**Exercise description:** The whole listing must be returned exactly, with no line missing.

**Extracted records:**
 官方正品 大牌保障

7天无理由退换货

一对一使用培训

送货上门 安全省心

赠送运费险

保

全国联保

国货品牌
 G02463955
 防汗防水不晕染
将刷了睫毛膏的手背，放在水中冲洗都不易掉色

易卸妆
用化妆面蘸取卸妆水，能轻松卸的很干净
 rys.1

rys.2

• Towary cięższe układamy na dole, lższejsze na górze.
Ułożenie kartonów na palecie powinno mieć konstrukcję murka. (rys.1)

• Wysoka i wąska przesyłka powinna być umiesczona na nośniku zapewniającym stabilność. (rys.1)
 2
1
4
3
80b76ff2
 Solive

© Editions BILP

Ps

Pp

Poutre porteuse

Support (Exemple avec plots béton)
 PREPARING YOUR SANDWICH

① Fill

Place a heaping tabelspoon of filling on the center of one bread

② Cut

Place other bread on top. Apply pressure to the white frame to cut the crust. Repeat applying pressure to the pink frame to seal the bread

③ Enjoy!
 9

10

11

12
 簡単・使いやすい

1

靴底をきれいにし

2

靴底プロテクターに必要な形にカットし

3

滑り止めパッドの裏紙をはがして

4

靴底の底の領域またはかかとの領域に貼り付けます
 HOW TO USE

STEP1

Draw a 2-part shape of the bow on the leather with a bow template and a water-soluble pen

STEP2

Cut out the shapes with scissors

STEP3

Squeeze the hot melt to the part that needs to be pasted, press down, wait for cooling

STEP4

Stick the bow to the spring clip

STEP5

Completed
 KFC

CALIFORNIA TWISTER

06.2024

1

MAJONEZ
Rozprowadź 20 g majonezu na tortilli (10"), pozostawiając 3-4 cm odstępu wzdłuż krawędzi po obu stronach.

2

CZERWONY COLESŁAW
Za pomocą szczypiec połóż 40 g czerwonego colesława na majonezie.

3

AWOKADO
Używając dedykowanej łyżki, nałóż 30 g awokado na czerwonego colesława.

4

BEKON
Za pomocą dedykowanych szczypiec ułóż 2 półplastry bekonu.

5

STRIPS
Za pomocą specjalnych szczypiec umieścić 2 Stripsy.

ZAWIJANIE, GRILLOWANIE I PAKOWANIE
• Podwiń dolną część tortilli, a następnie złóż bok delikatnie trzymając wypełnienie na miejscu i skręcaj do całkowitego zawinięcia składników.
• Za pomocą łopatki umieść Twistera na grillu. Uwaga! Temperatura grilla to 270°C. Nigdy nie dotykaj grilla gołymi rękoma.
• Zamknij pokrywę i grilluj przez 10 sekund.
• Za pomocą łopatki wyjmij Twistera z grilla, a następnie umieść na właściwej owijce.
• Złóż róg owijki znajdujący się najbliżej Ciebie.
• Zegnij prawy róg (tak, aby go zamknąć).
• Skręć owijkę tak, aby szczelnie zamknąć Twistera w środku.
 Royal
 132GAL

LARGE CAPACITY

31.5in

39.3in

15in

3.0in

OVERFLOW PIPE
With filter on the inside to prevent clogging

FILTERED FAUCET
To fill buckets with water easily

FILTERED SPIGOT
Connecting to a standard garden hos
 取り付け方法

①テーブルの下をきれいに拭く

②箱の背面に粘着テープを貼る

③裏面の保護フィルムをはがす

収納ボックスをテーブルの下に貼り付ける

**Answer area:**
 官方正品 大牌保障

7天无理由退换货

一对一使用培训

送货上门 安全省心

赠送运费险

保

全国联保

国货品牌
 G02463955
 防汗防水不晕染
将刷了睫毛膏的手背，放在水中冲洗都不易掉色

易卸妆
用化妆面蘸取卸妆水，能轻松卸的很干净
 rys.1

rys.2

• Towary cięższe układamy na dole, lższejsze na górze.
Ułożenie kartonów na palecie powinno mieć konstrukcję murka. (rys.1)

• Wysoka i wąska przesyłka powinna być umiesczona na nośniku zapewniającym stabilność. (rys.1)
 2
1
4
3
80b76ff2
 Solive

© Editions BILP

Ps

Pp

Poutre porteuse

Support (Exemple avec plots béton)
 PREPARING YOUR SANDWICH

① Fill

Place a heaping tabelspoon of filling on the center of one bread

② Cut

Place other bread on top. Apply pressure to the white frame to cut the crust. Repeat applying pressure to the pink frame to seal the bread

③ Enjoy!
 9

10

11

12
 簡単・使いやすい

1

靴底をきれいにし

2

靴底プロテクターに必要な形にカットし

3

滑り止めパッドの裏紙をはがして

4

靴底の底の領域またはかかとの領域に貼り付けます
 HOW TO USE

STEP1

Draw a 2-part shape of the bow on the leather with a bow template and a water-soluble pen

STEP2

Cut out the shapes with scissors

STEP3

Squeeze the hot melt to the part that needs to be pasted, press down, wait for cooling

STEP4

Stick the bow to the spring clip

STEP5

Completed
 KFC

CALIFORNIA TWISTER

06.2024

1

MAJONEZ
Rozprowadź 20 g majonezu na tortilli (10"), pozostawiając 3-4 cm odstępu wzdłuż krawędzi po obu stronach.

2

CZERWONY COLESŁAW
Za pomocą szczypiec połóż 40 g czerwonego colesława na majonezie.

3

AWOKADO
Używając dedykowanej łyżki, nałóż 30 g awokado na czerwonego colesława.

4

BEKON
Za pomocą dedykowanych szczypiec ułóż 2 półplastry bekonu.

5

STRIPS
Za pomocą specjalnych szczypiec umieścić 2 Stripsy.

ZAWIJANIE, GRILLOWANIE I PAKOWANIE
• Podwiń dolną część tortilli, a następnie złóż bok delikatnie trzymając wypełnienie na miejscu i skręcaj do całkowitego zawinięcia składników.
• Za pomocą łopatki umieść Twistera na grillu. Uwaga! Temperatura grilla to 270°C. Nigdy nie dotykaj grilla gołymi rękoma.
• Zamknij pokrywę i grilluj przez 10 sekund.
• Za pomocą łopatki wyjmij Twistera z grilla, a następnie umieść na właściwej owijce.
• Złóż róg owijki znajdujący się najbliżej Ciebie.
• Zegnij prawy róg (tak, aby go zamknąć).
• Skręć owijkę tak, aby szczelnie zamknąć Twistera w środku.
 Royal
 132GAL

LARGE CAPACITY

31.5in

39.3in

15in

3.0in

OVERFLOW PIPE
With filter on the inside to prevent clogging

FILTERED FAUCET
To fill buckets with water easily

FILTERED SPIGOT
Connecting to a standard garden hos
 取り付け方法

①テーブルの下をきれいに拭く

②箱の背面に粘着テープを貼る

③裏面の保護フィルムをはがす

収納ボックスをテーブルの下に貼り付ける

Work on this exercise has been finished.